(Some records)
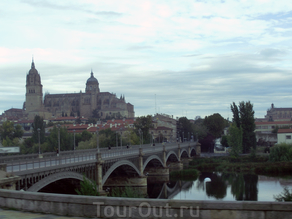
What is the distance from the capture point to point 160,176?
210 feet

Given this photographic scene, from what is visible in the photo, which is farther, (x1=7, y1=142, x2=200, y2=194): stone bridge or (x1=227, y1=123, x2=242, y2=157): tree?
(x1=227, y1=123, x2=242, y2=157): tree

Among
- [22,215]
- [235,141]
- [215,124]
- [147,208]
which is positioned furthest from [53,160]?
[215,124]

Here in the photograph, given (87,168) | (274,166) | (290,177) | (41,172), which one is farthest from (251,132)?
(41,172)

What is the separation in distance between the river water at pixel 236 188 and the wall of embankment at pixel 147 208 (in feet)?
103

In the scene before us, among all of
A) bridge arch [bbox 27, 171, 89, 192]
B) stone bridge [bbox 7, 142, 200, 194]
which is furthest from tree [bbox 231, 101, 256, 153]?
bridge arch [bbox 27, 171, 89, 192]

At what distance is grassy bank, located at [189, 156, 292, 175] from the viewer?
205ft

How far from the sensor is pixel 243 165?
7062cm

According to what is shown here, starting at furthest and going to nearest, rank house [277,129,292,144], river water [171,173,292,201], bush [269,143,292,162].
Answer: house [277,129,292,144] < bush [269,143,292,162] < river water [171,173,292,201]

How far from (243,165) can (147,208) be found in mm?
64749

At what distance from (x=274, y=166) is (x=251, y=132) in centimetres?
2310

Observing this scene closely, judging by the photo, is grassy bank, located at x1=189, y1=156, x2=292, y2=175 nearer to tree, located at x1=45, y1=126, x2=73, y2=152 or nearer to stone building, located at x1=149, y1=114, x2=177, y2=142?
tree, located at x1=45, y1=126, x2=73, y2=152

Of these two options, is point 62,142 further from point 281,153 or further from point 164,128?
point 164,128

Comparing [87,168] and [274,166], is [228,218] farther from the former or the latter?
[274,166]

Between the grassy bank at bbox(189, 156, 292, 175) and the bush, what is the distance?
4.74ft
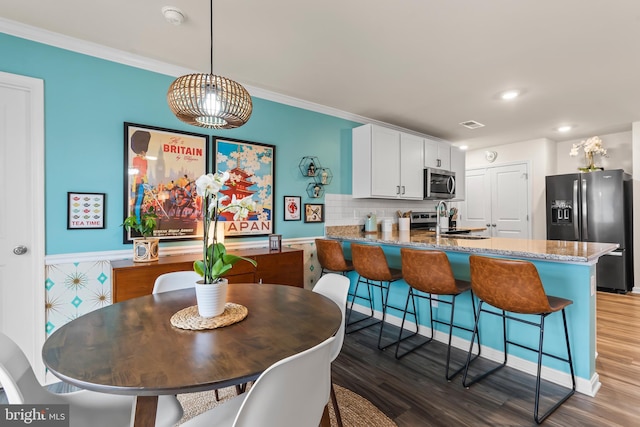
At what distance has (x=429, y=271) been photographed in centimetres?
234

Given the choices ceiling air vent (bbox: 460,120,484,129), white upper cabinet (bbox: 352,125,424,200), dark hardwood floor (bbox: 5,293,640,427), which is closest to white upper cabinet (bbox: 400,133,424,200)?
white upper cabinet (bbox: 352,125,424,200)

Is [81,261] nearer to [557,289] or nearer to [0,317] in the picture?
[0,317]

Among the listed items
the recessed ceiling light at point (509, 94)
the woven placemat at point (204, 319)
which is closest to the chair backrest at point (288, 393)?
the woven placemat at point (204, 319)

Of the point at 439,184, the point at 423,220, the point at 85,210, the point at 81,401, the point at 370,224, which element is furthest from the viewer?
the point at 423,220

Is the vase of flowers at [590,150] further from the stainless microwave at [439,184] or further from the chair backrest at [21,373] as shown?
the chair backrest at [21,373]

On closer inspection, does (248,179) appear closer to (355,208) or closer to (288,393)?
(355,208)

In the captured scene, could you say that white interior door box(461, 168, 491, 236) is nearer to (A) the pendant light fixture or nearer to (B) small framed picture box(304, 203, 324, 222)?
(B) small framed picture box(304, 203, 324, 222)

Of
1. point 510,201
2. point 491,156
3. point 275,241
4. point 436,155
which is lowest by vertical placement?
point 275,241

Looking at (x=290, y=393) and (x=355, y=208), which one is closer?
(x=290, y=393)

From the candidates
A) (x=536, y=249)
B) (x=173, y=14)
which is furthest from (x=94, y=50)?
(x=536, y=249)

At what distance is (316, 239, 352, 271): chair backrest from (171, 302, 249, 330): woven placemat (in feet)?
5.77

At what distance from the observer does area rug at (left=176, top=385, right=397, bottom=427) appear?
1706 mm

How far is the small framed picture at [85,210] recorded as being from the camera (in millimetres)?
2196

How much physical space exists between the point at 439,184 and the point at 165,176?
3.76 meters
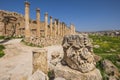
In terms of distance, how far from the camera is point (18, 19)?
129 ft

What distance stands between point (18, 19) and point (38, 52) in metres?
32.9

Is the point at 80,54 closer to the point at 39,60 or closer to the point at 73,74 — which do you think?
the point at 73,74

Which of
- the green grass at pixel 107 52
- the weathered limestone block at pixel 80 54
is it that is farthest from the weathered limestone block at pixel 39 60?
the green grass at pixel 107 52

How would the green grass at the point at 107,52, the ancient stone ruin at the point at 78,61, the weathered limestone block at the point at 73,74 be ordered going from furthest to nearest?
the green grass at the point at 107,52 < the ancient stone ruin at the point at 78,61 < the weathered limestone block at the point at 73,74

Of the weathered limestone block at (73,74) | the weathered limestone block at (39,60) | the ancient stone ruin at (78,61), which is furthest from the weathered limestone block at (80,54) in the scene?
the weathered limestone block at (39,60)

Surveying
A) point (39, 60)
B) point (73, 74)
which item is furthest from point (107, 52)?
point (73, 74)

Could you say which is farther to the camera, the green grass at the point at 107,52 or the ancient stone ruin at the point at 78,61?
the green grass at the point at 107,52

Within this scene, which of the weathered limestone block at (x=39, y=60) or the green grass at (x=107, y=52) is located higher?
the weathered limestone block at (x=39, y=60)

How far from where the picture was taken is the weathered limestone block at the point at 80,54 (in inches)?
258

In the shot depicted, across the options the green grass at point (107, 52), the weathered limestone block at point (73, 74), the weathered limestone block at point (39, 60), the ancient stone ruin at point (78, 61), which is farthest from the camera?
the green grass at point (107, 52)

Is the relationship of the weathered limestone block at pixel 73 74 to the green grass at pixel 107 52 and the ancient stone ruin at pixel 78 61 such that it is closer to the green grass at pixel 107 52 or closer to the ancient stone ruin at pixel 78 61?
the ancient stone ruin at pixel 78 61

* * *

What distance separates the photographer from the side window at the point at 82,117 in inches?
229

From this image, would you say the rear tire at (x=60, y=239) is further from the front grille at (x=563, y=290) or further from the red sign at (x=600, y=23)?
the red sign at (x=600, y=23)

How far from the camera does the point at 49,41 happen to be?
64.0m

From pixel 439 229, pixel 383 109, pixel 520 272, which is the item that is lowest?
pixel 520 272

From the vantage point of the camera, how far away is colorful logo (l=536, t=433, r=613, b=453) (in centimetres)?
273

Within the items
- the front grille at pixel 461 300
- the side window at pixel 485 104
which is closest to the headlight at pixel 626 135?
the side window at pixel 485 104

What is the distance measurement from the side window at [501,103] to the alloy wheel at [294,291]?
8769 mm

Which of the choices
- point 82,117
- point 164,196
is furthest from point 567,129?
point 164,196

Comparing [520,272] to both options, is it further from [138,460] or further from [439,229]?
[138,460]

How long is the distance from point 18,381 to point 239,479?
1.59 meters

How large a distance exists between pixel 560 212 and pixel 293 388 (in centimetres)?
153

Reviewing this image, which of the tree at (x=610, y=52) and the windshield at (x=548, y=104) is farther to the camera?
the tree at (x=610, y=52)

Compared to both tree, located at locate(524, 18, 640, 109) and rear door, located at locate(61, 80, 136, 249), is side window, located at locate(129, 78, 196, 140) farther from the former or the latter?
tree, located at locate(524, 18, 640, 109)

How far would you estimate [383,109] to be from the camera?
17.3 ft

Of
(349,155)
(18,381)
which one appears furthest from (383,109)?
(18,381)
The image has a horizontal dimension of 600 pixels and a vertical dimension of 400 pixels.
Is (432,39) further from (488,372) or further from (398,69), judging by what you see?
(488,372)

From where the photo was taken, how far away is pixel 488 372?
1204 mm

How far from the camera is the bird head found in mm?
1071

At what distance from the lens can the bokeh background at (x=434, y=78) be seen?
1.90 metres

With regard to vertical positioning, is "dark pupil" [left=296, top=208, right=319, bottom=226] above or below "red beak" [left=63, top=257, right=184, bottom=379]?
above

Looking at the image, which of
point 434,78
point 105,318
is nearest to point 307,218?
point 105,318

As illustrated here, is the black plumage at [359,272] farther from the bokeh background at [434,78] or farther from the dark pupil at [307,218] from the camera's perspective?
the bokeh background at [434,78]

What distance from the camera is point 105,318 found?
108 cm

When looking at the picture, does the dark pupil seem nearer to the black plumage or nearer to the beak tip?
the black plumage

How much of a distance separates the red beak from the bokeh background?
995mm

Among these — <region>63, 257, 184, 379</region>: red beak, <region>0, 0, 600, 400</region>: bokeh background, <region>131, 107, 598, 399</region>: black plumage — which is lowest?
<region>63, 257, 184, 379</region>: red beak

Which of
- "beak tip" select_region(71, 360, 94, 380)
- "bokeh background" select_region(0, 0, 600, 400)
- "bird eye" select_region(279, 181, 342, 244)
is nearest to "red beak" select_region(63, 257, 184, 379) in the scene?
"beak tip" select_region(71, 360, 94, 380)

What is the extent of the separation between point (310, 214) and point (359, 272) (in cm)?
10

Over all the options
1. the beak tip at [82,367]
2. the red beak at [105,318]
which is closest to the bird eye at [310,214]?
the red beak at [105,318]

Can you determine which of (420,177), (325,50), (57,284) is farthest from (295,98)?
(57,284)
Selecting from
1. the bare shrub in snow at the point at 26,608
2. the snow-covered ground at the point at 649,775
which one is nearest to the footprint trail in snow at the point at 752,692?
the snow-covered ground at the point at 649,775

==

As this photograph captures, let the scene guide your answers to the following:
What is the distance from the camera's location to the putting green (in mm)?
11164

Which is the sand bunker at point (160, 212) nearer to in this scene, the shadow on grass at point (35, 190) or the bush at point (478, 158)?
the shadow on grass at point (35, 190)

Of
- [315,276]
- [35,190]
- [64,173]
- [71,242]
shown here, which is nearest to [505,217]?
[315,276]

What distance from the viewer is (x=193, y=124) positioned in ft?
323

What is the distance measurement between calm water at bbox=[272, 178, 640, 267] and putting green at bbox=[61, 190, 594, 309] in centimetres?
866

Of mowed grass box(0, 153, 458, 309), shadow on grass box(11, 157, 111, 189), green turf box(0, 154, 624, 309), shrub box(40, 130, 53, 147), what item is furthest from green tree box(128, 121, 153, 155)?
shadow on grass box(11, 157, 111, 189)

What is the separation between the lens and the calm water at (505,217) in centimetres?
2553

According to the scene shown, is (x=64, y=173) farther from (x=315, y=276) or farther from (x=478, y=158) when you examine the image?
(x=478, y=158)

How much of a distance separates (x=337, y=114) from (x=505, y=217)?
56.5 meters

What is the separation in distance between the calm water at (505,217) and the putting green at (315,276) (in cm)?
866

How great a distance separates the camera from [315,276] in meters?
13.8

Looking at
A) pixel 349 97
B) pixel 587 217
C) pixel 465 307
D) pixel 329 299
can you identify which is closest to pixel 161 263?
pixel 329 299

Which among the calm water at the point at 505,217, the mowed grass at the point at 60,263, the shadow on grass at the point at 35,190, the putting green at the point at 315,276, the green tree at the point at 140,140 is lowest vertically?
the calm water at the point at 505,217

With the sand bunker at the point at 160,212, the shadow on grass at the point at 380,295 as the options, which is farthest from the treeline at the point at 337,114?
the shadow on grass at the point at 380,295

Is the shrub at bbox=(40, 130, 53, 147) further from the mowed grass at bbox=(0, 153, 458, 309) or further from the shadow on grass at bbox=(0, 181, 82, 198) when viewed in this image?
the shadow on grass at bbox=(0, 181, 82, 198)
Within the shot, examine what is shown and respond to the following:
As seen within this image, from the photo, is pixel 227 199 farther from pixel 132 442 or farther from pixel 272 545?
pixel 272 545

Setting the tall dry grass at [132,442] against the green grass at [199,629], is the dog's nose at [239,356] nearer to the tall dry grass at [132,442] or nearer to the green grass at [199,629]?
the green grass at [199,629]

Exercise :: Rewrite the stretch of the material from the line containing "From the candidates" through the line containing "3.76 meters", changing "chair backrest" to "seat back" and leaving everything else the same. Return only those lines.

Reply ::
From the candidates
A) (x=536, y=249)
B) (x=173, y=14)
which is furthest from (x=94, y=50)?
(x=536, y=249)

At what distance is (316, 239, 352, 271): seat back from (171, 302, 249, 330): woven placemat (in feet)?
5.77

At what distance from the observer does area rug at (left=176, top=385, right=397, bottom=427) appear?
1706 mm

How far is the small framed picture at [85,210] recorded as being from the camera (in millimetres)?
2196

How much physical space exists between the point at 439,184 and the point at 165,176?
3.76 meters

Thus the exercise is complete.